# Assigned task
What is needed here is each entry reproduced exactly, without its pictures.

[Captioned web image data]
*** Begin section ***
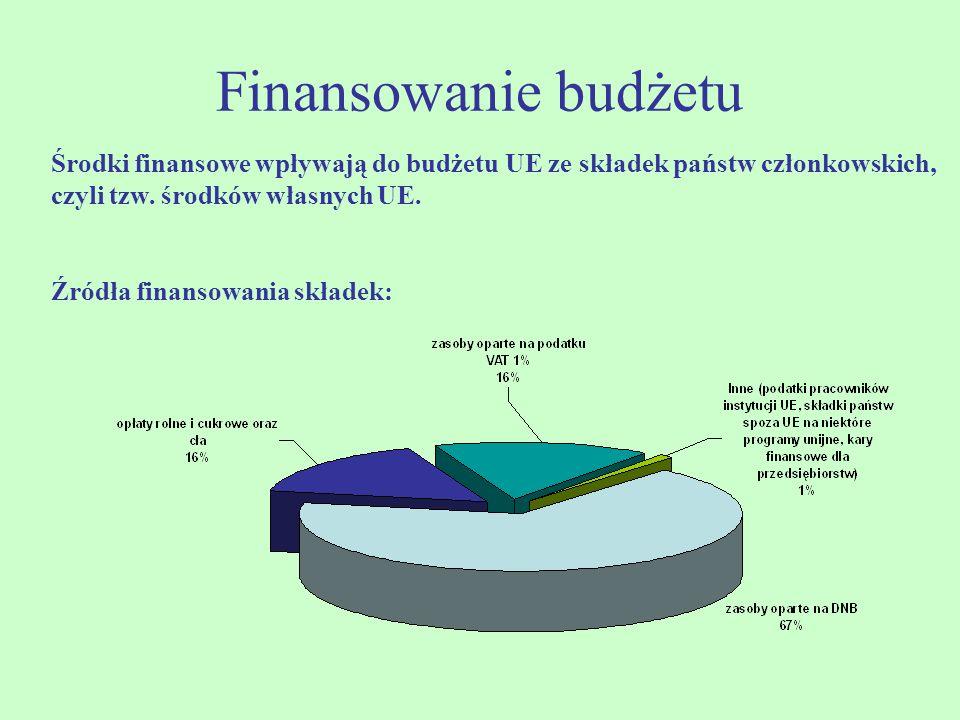 Finansowanie budżetu Środki finansowe wpływają do budżetu UE ze składek państw członkowskich, czyli tzw. środków własnych UE. Źródła finansowania skła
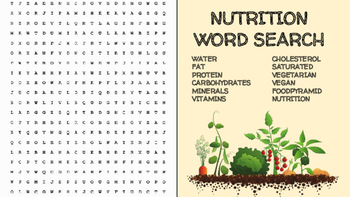 Nutrition Word Search; FACS, Culinary Arts, Bellringer, Health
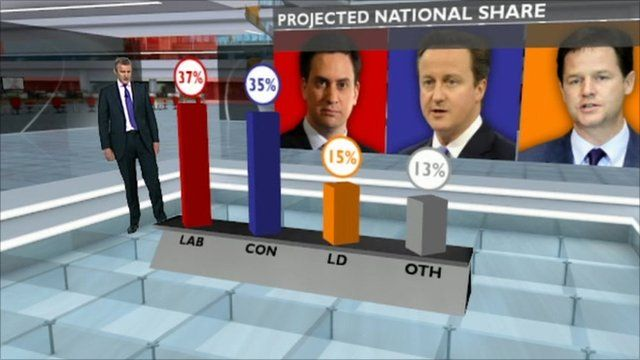 Projected national share graphic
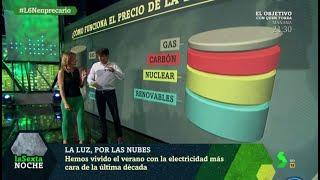 Jorge Morales de Labra explica en laSexta Noche cómo funciona el precio de la luz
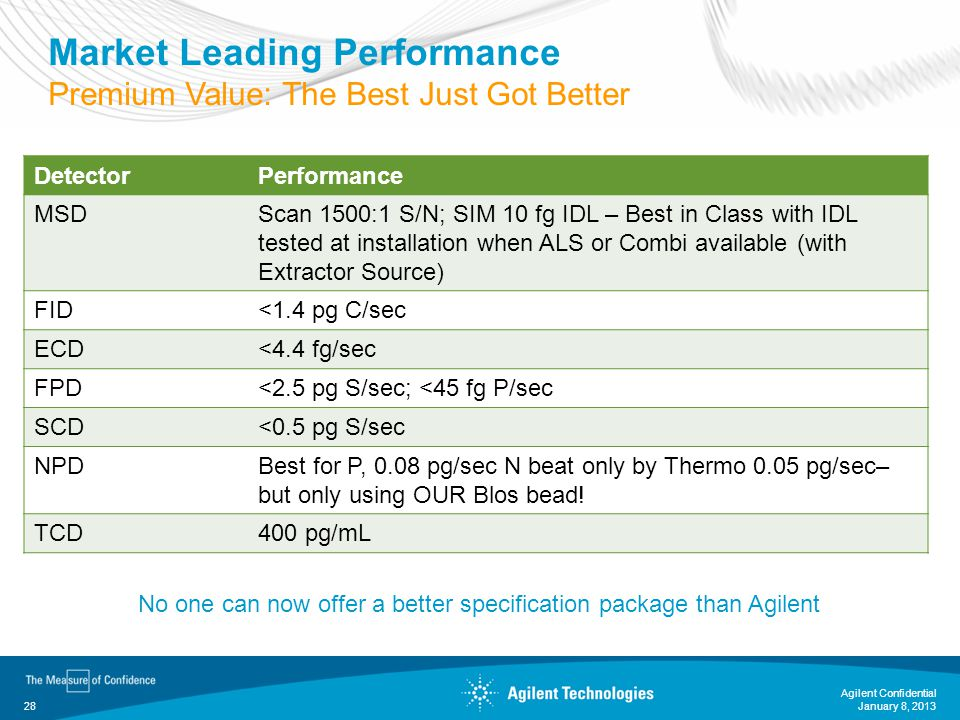 Market Leading Performance Premium Value: The Best Just Got Better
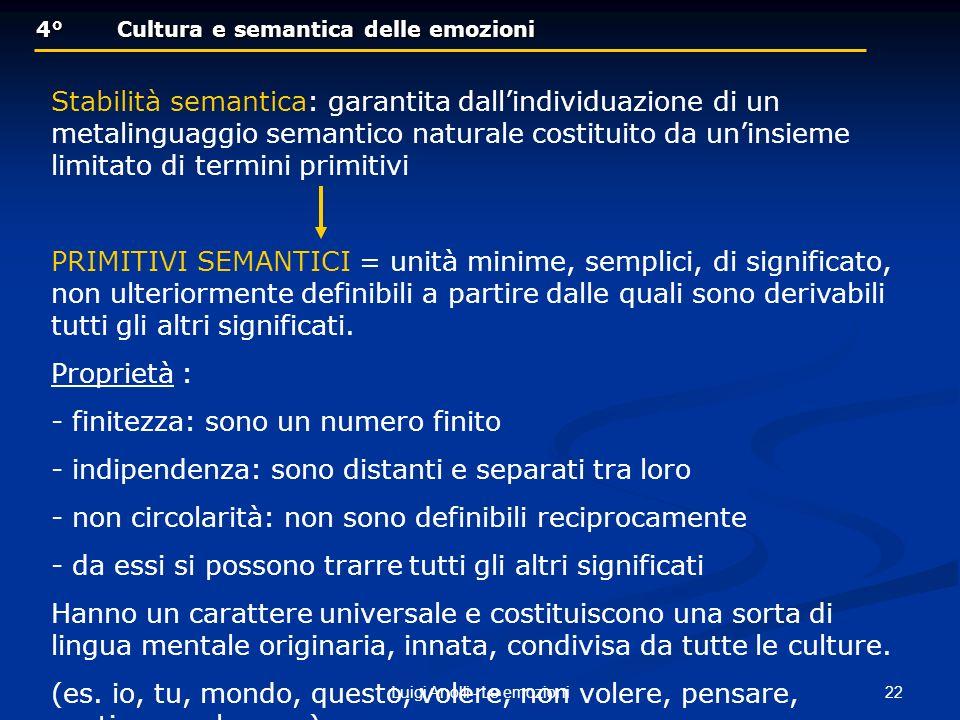 22Luigi Anolli - Le emozioni 4°Cultura e semantica delle emozioni 4°Cultura e semantica delle emozioni Stabilità semantica: garantita dallindividuazio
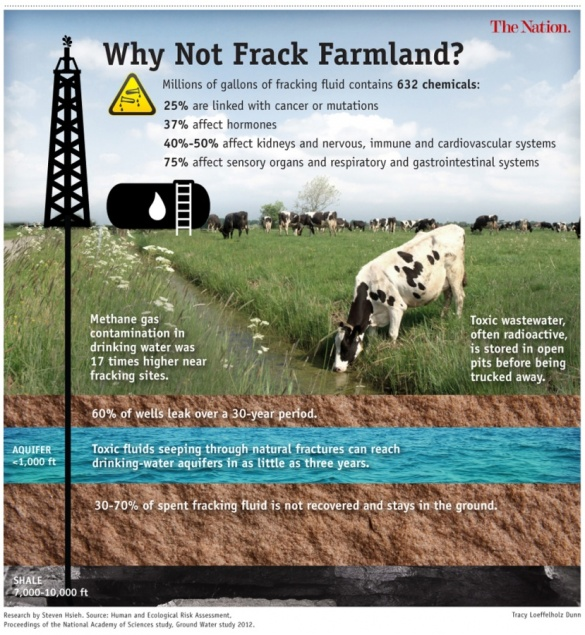 Fracking_Farmland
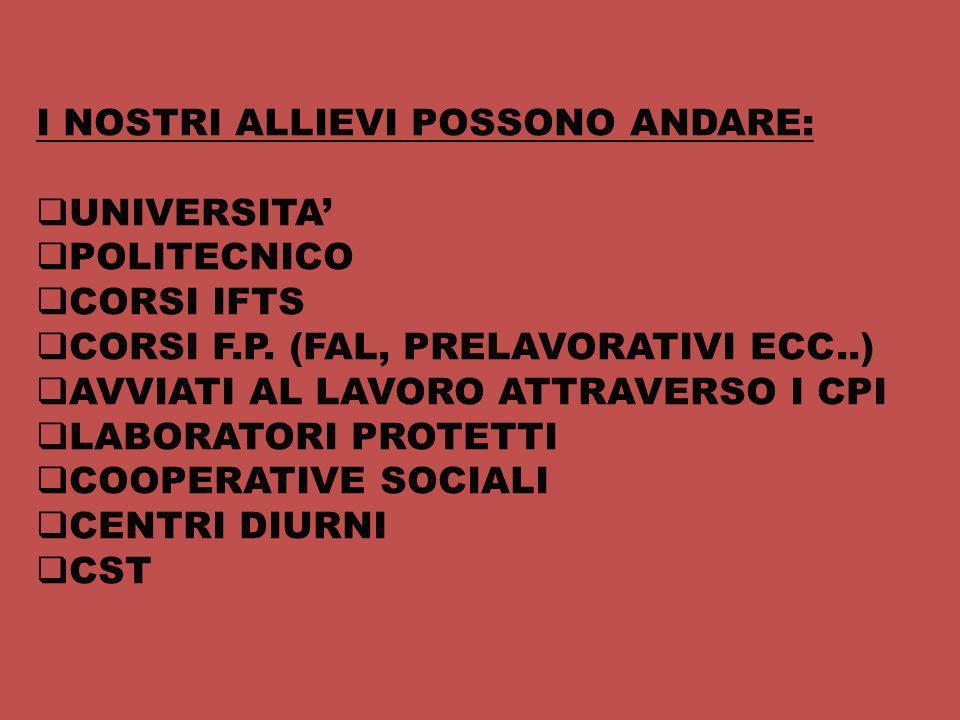 I NOSTRI ALLIEVI POSSONO ANDARE:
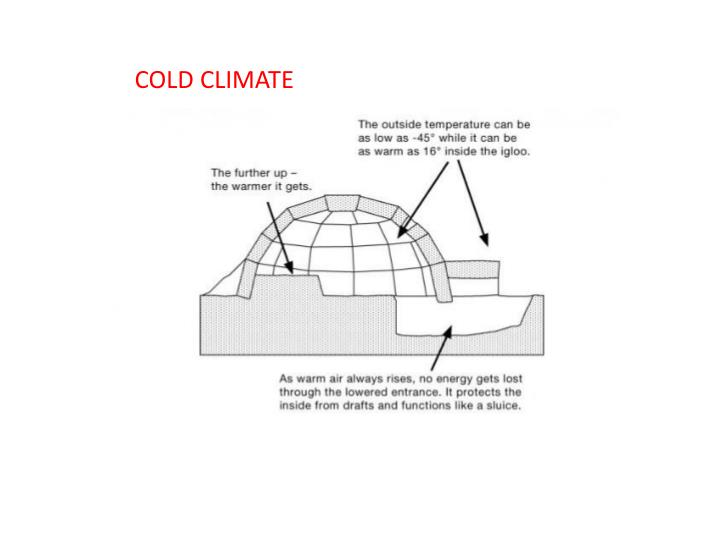 COLD CLIMATE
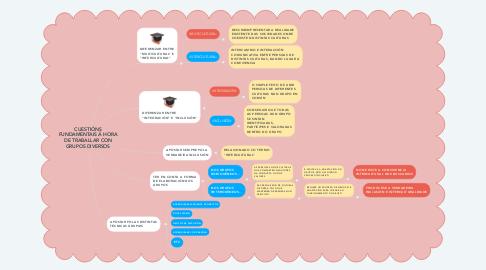 Mind Map: CUESTIÓNS FUNDAMENTAIS Á HORA DE TRABALLAR CON GRUPOS DIVERSOS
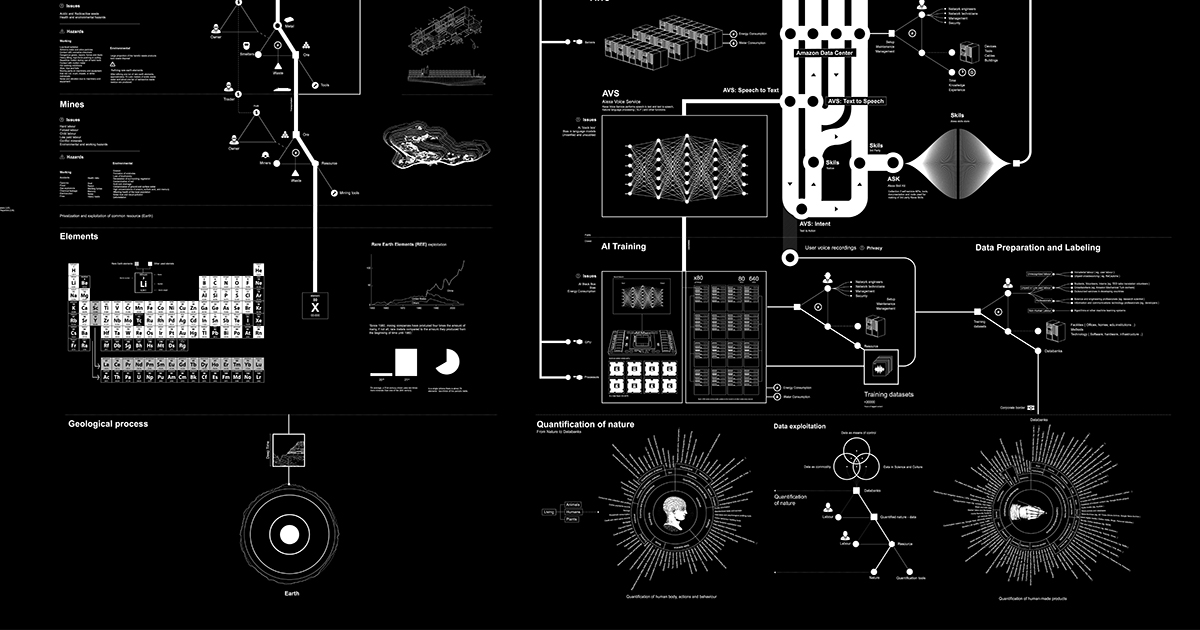 ai-anatomy-map.pdf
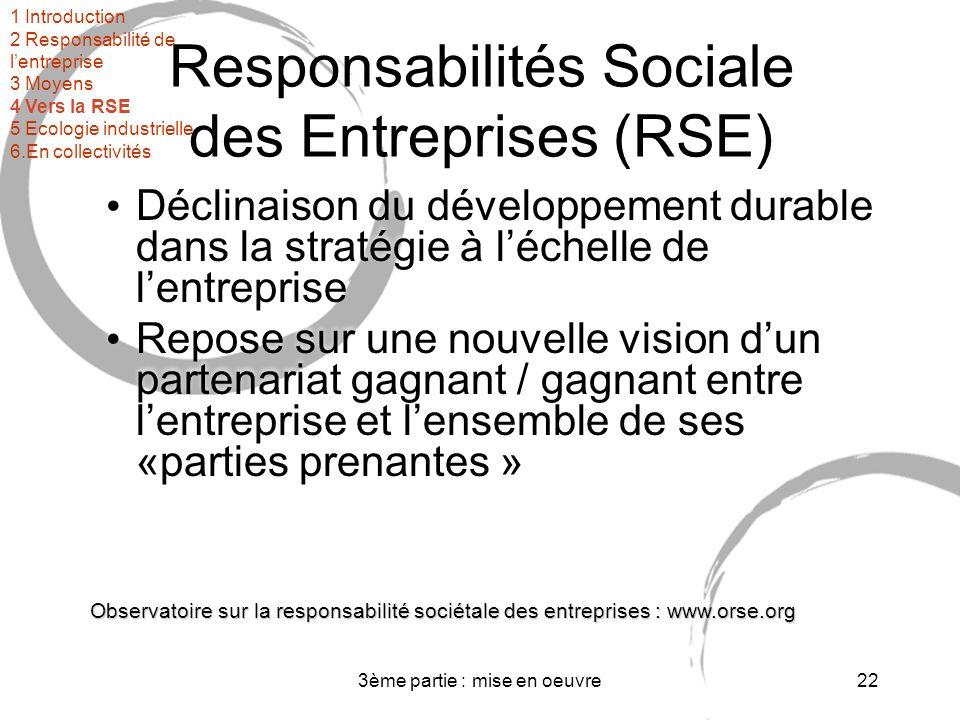 3ème partie : mise en oeuvre22 Responsabilités Sociale des Entreprises (RSE) Déclinaison du développement durable dans la stratégie à léchelle de lentreprise Repose sur une nouvelle vision dun partenariat gagnant / gagnant entre lentreprise et lensemble de ses «parties prenantes » Déclinaison du développement durable dans la stratégie à léchelle de lentreprise Repose sur une nouvelle vision dun partenariat gagnant / gagnant entre lentreprise et lensemble de ses «parties prenantes » Observatoire sur la responsabilité sociétale des entreprises : www.orse.org 1 Introduction 2 Responsabilité de lentreprise 3 Moyens 4 Vers la RSE 5 Ecologie industrielle 6.En collectivités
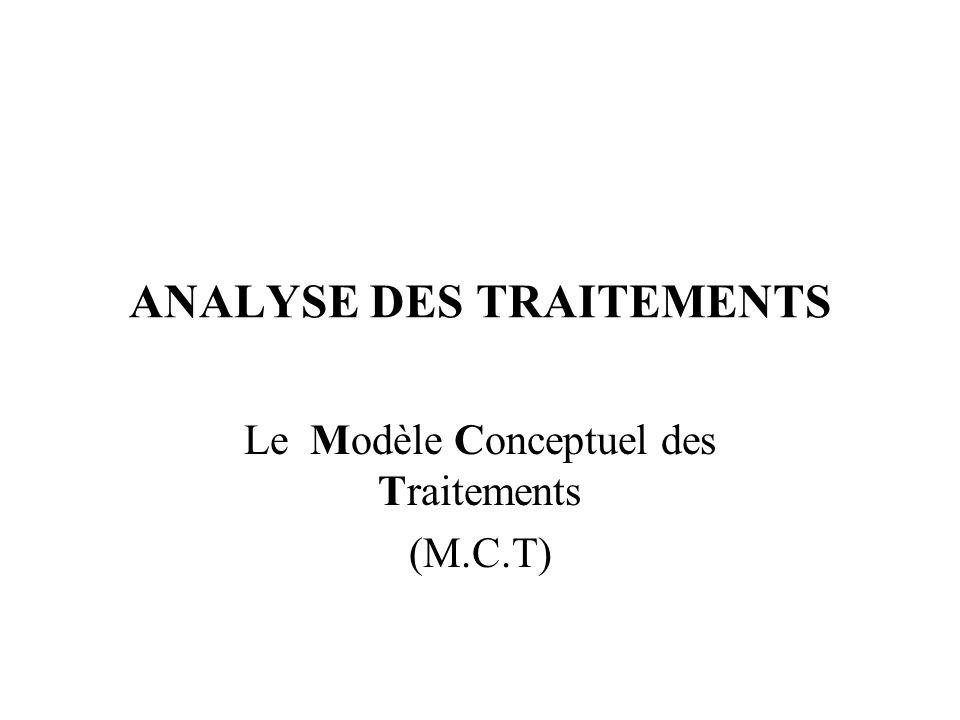 ANALYSE DES TRAITEMENTS Le Modèle Conceptuel des Traitements (M.C.T)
*** End section ***
# Output of the task
 Finansowanie budżetu Środki finansowe wpływają do budżetu UE ze składek państw członkowskich, czyli tzw. środków własnych UE. Źródła finansowania skła
 Nutrition Word Search; FACS, Culinary Arts, Bellringer, Health
 Projected national share graphic
 Jorge Morales de Labra explica en laSexta Noche cómo funciona el precio de la luz
 Market Leading Performance Premium Value: The Best Just Got Better
 22Luigi Anolli - Le emozioni 4°Cultura e semantica delle emozioni 4°Cultura e semantica delle emozioni Stabilità semantica: garantita dallindividuazio
 Fracking_Farmland
 I NOSTRI ALLIEVI POSSONO ANDARE:
 COLD CLIMATE
 Mind Map: CUESTIÓNS FUNDAMENTAIS Á HORA DE TRABALLAR CON GRUPOS DIVERSOS
 ai-anatomy-map.pdf
 3ème partie : mise en oeuvre22 Responsabilités Sociale des Entreprises (RSE) Déclinaison du développement durable dans la stratégie à léchelle de lentreprise Repose sur une nouvelle vision dun partenariat gagnant / gagnant entre lentreprise et lensemble de ses «parties prenantes » Déclinaison du développement durable dans la stratégie à léchelle de lentreprise Repose sur une nouvelle vision dun partenariat gagnant / gagnant entre lentreprise et lensemble de ses «parties prenantes » Observatoire sur la responsabilité sociétale des entreprises : www.orse.org 1 Introduction 2 Responsabilité de lentreprise 3 Moyens 4 Vers la RSE 5 Ecologie industrielle 6.En collectivités
 ANALYSE DES TRAITEMENTS Le Modèle Conceptuel des Traitements (M.C.T)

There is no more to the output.